From the Field Notes of Colonel Aubrey Fitch-Harrington, FRS Observations Upon the Fauna of Southern Africa — Volume III (In Preparation)


"The Fig Wasp (Agaonidae family) maintains with the fig (Ficus, approximately eight hundred species) what is, in the author's assessment after two volumes of field work, the most complete partnership documented in nature. Each fig species has one wasp species. Each wasp species has one fig. The female enters the fig through the ostiole — a pore at the base — losing her wings and antennae in the process, pollinates the flowers inside, lays her eggs, and dies inside. The male is born inside the fig without wings, fertilises the females, chews an exit tunnel, and dies inside. Neither ever reproduces elsewhere. The partnership has been running for ninety million years. The fig is not a fruit; it is an inverted flower. The author has been eating figs at camp since the first morning of this volume. He notes that male wasps chewing exit tunnels simultaneously produce a faint audible hum inside the syconium. He did not know this before breakfast. He knows it now."


He picked up the fig at breakfast without particular attention.

He had been doing this since the first camp.

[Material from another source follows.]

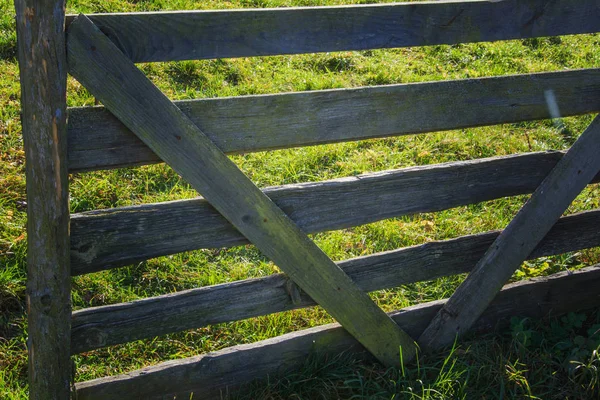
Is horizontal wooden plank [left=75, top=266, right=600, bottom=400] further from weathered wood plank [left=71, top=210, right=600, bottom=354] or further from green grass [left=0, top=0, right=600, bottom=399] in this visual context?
weathered wood plank [left=71, top=210, right=600, bottom=354]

The wild fig overhung the camp table and dropped its fruit in the morning and he ate them because they were there and they were good and they were the kind of thing the bush provided without being asked. He had noted the tree in the margins of three entries — wild fig, camp vicinity, fruit present — and had not investigated further because a fig was a fig and he had been in Africa long enough to have settled the question of what figs were.

He looked at it more carefully.

He had been looking at things more carefully. The vulture had required revision. The bat had required staying up. The fig required only holding it in his hand at breakfast and asking what it was, which he now did, and which Cetshwayo did not answer immediately, which meant the answer was more interesting than the Colonel had expected.

He opened the reference.


It was not a fruit.

He read this sentence. He looked at the fig. He read the sentence again.

A syconium — an inverted inflorescence. Every flower on the inside. The structure in his hand contained flowers, in the past tense, which had been pollinated in the dark by an animal he could not see, and were now seeds, and were also — he read further — the remains of that animal, broken down by the enzyme ficin into the general substance of what he was eating.

He put the fig down.

He read the section on ficin. He picked the fig up again. He wrote one sentence about ficin and did not expand the sentence because the sentence required no expansion and further sentences on the subject would not improve his breakfast.

He continued reading.


The female entered through the ostiole — the pore at the base of the fig, exactly large enough for her body and no larger. She forced through it, losing her wings and antennae in the process, and moved inside the dark structure finding the flowers and the places for her eggs, and she pollinated and she laid and she died inside.

She went in once. She did not come out.

The male was born inside the fig. He had no wings. He had never seen the outside of a fig and he would not. His function was to find the females before they left and to chew through the wall of the fig — the exit tunnel, from inside, in the dark — so they could escape carrying pollen to the next fig.